START Source passage

By this time the service had already started and no doubt Mr Hardev Singh’s address alluded to the sacrifices made by the allied armies’ Kohima offensive in ’44; the Kohima epitaph: ‘When you go home, tell them of us, and say for your tomorrow we gave our today’ was just part of the struggle against fascism by people of many faiths and nationalities.


By now a spirit of memory brooded over St George’s Hall and I thought of WW2 and also to that conflict of a hundred years ago. Maybe in this modern age we’re so caught up in the various ‘ism’s and how to avoid giving offence that we forget that in the Merchant Navy and Armed Forces battles there wasn’t much Ageism, Ableism, Racism or Sexism at all.The Indian Army at Kohima were awarded as many Military Medals as the British did. And in the MN, for example, foreign crews under the Red Duster such as Indian seamen from the Malta convoy vessel Erinpura collected nine awards for exceptional bravery as they rescued white officers, whilst the entire Chinese crew lost from the Shell oil tanker Chama in 1941, was just one crew of hundreds ‘lost to the Allied cause.’


Ageism was scarcely an issue either: the oldest merchant seaman was a 79 years old cook; whilst two brothers who signed on the same ship perished on the North Atlantic – Ken and Ray Lewis from Cardiff – were torpedoed on SS Fiscus. They were aged 14 and 15 years respectively. At Dunkirk, 16 year old Domenico A’Agostini, a Royal Navy rating, lost his life in the wreckage of HMS Grafton.In WW1, Rifleman V J Strudwick was killed in France. He was 15 years old. We shouldn’t ask why these boys were on the front line in the first place. All we know is they made the ultimate sacrifice.


In all services, women held the highest awards for bravery including stewardess Annie Green (Kings Commendation for Brave Conduct) when the Andalucian Star was sunk off West Africa in 1942. Victoria Drummond – Britain’s first woman marine engineer – received awards for service under enemy fire.


Ableism – that form of discrimination against people who aren’t able bodied – was hard to find in a lifeboat when everyone helped each other despite terrible injuries, a fact that wouldn’t have escaped British Army Sergeant Johnson Beharry from Grenada who, despite shrapnel injuries steered his Warrior vehicle to safety. For this he was awarded the Victoria Cross for valour in the 2004 Iraq War.


Anyway, returning to the service and by now the March Past commenced after which the Liverpool Scottish pipe band played a lighter, more rhythmic music as the crowd dispersed. It was now easier to see the various forms of service uniform amidst the thousands of poppies and I thought, well, that’s it till next year.

END Source passage
START Entries provided

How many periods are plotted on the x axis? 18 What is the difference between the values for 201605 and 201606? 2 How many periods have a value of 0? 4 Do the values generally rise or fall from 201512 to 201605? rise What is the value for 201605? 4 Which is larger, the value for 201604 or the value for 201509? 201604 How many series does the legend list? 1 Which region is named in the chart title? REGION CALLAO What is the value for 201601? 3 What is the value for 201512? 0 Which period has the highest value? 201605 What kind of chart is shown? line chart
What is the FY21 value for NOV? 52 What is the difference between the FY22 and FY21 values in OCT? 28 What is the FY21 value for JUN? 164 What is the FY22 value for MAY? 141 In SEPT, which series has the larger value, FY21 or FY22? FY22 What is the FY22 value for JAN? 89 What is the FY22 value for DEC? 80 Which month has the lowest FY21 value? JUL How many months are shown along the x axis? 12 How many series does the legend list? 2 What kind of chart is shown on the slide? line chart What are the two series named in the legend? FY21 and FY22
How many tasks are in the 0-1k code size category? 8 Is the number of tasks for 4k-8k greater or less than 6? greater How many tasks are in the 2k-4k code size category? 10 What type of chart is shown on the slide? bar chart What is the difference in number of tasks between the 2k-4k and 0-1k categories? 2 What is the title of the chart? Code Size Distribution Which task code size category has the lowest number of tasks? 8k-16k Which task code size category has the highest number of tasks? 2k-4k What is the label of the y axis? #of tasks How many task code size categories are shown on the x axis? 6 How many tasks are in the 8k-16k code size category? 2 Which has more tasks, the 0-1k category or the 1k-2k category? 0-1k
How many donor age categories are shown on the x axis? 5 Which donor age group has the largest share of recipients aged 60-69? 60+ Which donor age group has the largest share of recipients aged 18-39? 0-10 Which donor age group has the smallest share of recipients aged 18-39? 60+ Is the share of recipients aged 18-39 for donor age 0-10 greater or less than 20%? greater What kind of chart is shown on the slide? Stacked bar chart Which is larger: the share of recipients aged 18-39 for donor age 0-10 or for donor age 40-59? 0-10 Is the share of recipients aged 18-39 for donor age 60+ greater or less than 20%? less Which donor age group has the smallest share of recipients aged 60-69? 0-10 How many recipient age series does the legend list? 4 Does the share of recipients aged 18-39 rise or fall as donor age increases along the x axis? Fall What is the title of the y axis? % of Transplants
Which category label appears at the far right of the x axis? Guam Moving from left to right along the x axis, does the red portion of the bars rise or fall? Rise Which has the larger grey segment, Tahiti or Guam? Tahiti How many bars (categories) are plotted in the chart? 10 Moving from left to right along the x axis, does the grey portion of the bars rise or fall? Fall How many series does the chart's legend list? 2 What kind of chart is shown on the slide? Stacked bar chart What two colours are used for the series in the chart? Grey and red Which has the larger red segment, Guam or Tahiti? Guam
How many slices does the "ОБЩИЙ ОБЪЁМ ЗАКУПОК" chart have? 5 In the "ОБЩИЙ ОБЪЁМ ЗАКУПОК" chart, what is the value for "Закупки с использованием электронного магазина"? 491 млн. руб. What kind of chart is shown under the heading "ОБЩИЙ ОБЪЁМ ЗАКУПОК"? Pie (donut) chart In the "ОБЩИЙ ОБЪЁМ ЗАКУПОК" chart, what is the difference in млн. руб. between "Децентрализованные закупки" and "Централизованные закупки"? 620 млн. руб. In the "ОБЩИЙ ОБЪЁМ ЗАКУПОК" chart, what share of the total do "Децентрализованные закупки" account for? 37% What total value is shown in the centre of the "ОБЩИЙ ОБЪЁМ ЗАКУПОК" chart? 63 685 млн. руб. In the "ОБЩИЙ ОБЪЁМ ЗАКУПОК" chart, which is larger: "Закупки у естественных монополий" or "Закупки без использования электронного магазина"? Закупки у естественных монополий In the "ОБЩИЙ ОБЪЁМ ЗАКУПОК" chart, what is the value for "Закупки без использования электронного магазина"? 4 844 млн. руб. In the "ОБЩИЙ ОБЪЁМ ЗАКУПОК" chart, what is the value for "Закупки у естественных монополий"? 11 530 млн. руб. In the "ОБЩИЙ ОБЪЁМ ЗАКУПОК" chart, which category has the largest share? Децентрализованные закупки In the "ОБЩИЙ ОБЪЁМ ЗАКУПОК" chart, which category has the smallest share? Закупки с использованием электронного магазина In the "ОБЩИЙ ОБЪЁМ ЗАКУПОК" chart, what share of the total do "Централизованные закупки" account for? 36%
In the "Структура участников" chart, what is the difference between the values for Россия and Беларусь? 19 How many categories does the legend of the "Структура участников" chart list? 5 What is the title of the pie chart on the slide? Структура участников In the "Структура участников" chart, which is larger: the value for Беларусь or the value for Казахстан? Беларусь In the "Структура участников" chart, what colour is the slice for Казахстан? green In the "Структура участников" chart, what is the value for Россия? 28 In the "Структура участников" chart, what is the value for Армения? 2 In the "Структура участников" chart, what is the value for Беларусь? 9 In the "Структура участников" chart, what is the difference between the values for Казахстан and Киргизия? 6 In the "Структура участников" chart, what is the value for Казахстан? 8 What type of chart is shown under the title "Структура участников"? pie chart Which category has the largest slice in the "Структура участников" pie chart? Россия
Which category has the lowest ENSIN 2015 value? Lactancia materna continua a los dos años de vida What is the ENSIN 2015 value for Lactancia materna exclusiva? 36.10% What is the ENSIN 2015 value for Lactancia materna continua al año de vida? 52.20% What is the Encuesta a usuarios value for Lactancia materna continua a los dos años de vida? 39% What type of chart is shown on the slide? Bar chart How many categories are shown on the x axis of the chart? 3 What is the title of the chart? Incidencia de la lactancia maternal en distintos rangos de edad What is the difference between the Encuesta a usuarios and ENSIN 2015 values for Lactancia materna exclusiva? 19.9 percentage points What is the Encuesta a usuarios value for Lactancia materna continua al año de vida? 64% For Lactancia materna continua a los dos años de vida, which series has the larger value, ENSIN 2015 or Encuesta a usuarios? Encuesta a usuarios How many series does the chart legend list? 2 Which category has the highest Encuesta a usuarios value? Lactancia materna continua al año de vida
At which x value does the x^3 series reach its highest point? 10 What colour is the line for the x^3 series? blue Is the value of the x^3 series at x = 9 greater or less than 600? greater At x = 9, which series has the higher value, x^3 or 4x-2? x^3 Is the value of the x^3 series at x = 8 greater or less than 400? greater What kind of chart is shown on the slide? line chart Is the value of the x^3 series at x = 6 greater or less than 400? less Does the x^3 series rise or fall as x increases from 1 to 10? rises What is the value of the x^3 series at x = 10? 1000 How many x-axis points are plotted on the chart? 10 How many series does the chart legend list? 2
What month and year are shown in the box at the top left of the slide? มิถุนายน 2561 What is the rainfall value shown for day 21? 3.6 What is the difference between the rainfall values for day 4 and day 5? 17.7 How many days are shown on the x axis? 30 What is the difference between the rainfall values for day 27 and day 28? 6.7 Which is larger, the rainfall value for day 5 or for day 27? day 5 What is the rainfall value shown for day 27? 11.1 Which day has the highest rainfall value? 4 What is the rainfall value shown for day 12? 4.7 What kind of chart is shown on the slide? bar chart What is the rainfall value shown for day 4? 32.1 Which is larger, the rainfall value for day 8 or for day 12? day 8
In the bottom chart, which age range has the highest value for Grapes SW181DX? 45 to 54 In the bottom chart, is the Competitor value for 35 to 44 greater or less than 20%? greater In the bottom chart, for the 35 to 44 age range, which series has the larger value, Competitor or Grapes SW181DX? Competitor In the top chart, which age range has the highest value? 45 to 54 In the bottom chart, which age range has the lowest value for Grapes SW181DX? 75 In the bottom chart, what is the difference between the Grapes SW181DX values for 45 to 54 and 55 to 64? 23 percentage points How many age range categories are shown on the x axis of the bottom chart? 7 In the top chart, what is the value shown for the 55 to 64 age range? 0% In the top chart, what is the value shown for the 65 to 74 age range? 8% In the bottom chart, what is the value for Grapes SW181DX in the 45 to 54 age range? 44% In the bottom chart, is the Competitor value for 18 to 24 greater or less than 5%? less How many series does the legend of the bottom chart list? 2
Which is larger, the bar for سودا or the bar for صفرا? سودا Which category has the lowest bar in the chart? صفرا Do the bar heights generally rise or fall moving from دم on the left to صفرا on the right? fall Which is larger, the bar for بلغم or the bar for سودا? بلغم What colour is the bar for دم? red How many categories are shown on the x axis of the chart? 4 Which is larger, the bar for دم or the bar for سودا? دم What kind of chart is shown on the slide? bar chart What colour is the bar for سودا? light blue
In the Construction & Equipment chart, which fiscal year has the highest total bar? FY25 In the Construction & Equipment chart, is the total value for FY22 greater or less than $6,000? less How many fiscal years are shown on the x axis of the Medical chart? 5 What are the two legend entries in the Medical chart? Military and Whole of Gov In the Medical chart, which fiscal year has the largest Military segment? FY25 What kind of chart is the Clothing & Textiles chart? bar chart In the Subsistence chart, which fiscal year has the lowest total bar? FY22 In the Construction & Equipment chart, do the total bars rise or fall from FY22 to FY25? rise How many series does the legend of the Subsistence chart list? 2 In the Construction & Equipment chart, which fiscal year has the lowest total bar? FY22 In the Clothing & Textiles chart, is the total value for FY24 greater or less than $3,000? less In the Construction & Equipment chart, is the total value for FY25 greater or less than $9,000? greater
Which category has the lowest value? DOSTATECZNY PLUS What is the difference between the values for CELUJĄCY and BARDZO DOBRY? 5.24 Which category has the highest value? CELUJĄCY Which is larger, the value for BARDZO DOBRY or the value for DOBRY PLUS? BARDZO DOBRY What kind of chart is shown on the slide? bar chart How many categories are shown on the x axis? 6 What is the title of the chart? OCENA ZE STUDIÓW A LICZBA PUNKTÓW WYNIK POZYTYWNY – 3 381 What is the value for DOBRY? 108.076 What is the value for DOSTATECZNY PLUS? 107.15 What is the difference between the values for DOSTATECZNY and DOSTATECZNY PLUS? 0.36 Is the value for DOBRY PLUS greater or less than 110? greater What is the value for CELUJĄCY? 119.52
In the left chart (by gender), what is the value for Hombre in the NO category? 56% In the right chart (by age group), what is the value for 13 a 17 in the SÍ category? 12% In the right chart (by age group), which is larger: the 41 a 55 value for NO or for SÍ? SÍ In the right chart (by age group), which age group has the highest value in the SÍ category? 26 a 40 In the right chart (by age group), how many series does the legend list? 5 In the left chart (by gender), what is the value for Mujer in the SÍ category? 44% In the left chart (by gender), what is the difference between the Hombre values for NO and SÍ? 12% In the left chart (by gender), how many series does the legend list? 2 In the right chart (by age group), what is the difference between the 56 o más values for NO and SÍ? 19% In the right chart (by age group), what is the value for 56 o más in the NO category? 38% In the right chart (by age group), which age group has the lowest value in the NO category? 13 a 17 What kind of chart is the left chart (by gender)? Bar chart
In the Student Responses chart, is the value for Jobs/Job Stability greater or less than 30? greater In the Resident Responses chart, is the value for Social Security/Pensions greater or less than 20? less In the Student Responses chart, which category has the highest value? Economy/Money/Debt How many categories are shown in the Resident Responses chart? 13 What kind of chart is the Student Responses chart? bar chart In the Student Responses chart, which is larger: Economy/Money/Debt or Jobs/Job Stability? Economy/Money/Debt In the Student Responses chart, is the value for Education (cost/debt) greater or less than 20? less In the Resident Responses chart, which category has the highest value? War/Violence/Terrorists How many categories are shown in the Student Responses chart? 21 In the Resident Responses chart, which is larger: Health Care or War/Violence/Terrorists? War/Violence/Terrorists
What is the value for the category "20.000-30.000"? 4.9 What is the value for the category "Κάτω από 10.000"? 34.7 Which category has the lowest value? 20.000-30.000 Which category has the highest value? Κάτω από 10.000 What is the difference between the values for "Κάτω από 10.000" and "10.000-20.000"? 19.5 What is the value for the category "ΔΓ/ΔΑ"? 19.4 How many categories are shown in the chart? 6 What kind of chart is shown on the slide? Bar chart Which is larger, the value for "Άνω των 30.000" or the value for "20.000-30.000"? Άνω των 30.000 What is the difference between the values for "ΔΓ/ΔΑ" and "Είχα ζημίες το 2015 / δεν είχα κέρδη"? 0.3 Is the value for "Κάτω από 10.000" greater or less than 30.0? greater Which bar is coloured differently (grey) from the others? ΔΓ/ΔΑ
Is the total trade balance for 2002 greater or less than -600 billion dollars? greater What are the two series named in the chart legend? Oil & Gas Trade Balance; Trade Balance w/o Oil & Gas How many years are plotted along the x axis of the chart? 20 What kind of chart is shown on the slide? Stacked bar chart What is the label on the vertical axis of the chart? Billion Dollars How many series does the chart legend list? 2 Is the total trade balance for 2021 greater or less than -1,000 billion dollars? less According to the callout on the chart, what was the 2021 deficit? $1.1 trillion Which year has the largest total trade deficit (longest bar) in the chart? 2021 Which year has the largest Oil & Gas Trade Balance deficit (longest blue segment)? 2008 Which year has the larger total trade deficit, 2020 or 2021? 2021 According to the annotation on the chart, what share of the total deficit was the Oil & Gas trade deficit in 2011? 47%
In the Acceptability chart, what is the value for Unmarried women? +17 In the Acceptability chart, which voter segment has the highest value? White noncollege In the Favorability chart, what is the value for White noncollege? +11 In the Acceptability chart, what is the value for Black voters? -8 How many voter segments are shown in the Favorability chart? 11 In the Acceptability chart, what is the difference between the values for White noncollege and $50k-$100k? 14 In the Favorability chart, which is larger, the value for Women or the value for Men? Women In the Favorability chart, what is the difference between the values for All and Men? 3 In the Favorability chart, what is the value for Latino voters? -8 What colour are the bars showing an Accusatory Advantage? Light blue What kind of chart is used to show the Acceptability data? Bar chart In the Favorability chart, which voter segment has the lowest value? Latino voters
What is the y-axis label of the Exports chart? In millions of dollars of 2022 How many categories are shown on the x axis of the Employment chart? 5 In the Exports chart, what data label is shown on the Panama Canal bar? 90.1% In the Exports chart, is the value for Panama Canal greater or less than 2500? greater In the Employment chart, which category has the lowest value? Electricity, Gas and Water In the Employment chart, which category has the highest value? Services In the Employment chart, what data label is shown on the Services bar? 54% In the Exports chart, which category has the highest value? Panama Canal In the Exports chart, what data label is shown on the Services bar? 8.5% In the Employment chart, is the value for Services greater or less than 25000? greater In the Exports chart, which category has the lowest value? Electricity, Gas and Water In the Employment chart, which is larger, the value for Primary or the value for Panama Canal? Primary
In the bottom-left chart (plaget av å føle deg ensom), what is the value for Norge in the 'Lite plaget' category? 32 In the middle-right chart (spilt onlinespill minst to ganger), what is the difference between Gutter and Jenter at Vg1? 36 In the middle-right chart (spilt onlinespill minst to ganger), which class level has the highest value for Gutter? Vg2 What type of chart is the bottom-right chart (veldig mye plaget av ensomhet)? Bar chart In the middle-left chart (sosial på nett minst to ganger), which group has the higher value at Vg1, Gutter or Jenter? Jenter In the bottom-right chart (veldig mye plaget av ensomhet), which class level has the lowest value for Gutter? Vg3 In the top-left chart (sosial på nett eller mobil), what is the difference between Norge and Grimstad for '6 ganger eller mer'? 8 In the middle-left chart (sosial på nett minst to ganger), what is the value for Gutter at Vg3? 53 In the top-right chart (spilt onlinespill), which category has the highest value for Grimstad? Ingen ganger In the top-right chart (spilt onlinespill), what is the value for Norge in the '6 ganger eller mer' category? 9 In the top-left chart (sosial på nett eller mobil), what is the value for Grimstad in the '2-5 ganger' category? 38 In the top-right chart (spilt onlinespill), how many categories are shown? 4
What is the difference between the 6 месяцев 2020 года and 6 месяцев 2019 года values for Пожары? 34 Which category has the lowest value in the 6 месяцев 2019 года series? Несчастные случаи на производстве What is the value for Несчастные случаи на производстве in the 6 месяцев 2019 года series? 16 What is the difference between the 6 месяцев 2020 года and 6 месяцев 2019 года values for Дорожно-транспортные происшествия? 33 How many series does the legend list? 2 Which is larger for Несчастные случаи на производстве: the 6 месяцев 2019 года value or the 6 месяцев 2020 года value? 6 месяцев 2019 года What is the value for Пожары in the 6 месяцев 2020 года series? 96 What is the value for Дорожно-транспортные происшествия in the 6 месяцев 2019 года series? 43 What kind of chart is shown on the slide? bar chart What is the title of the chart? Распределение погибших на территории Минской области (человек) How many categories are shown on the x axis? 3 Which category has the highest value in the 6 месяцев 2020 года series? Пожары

END Entries provided

What to do
1. In the remembrance passage, rewrite the paragraph beginning "In all services, women held" as a short bulleted list that keeps its main facts.
2. Return the part of the remembrance passage starting at "Ableism – that" and ending at "till next year.", copied word for word.

Results for each task
1.
- Women in all services held the highest awards for bravery.
- Stewardess Annie Green received the Kings Commendation for Brave Conduct when the Andalucian Star was sunk off West Africa in 1942.
- Victoria Drummond, Britain's first woman marine engineer, received awards for service under enemy fire.

2.
Ableism – that form of discrimination against people who aren’t able bodied – was hard to find in a lifeboat when everyone helped each other despite terrible injuries, a fact that wouldn’t have escaped British Army Sergeant Johnson Beharry from Grenada who, despite shrapnel injuries steered his Warrior vehicle to safety. For this he was awarded the Victoria Cross for valour in the 2004 Iraq War.


Anyway, returning to the service and by now the March Past commenced after which the Liverpool Scottish pipe band played a lighter, more rhythmic music as the crowd dispersed. It was now easier to see the various forms of service uniform amidst the thousands of poppies and I thought, well, that’s it till next year.